## START Text extract

# Suisin Knives- A Video



## JBroida (Aug 23, 2012)

Here's the last video we shot last night... this one is ourr introduction to some of the Suisin knives we have in the store- INOX Honyaki, Densho, Aya, INOX Western, Ginsanko, and more. Hope you like it...
[video=youtube;NShMBnokwjI]http://www.youtube.com/watch?v=NShMBnokwjI&feature=player_detailpage[/video]


----------



## Tatsuya (Aug 25, 2012)

Came here in search of Suisin INOX western and got a lot more of other stuff...but awesome video nonetheless. Also, I think it's apparent that as time passes you're becoming more articulate with your presentations.


----------



## JBroida (Aug 25, 2012)

thanks... i kind of wing these things, so i'm just glad they come out ok


----------



## Tatsuya (Aug 25, 2012)

## END Text extract
## START Entries supplied

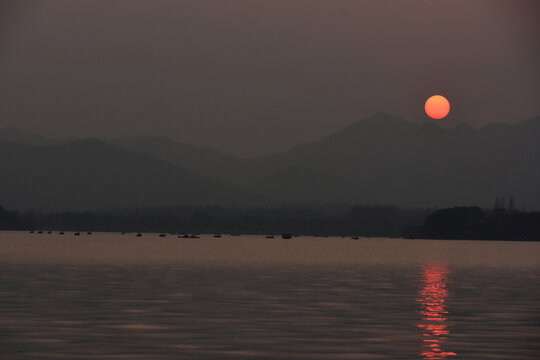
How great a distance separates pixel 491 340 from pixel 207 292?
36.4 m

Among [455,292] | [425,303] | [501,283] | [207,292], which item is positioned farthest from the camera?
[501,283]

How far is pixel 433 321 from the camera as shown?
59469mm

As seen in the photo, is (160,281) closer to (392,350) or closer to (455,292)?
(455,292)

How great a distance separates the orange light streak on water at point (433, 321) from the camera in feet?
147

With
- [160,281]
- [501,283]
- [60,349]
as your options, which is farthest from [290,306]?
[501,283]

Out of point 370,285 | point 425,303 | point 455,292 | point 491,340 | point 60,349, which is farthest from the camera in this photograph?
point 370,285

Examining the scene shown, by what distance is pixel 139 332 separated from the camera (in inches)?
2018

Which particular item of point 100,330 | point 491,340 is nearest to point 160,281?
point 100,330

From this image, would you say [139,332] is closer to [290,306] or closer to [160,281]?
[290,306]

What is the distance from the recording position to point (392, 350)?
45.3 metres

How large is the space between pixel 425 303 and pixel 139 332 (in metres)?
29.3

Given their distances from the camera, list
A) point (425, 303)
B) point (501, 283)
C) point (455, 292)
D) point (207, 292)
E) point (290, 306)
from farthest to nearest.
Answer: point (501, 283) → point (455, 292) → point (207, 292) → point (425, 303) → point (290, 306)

## END Entries supplied

Answer these about the Suisin knives thread:
(a) Which Suisin knife lines does JBroida name as being introduced in the video?
(b) What had Tatsuya come to the thread looking for?
(c) How does JBroida say he approaches making these videos?

(a) INOX Honyaki, Densho, Aya, INOX Western and Ginsanko, "and more."
(b) The Suisin INOX western.
(c) He says he kind of wings them.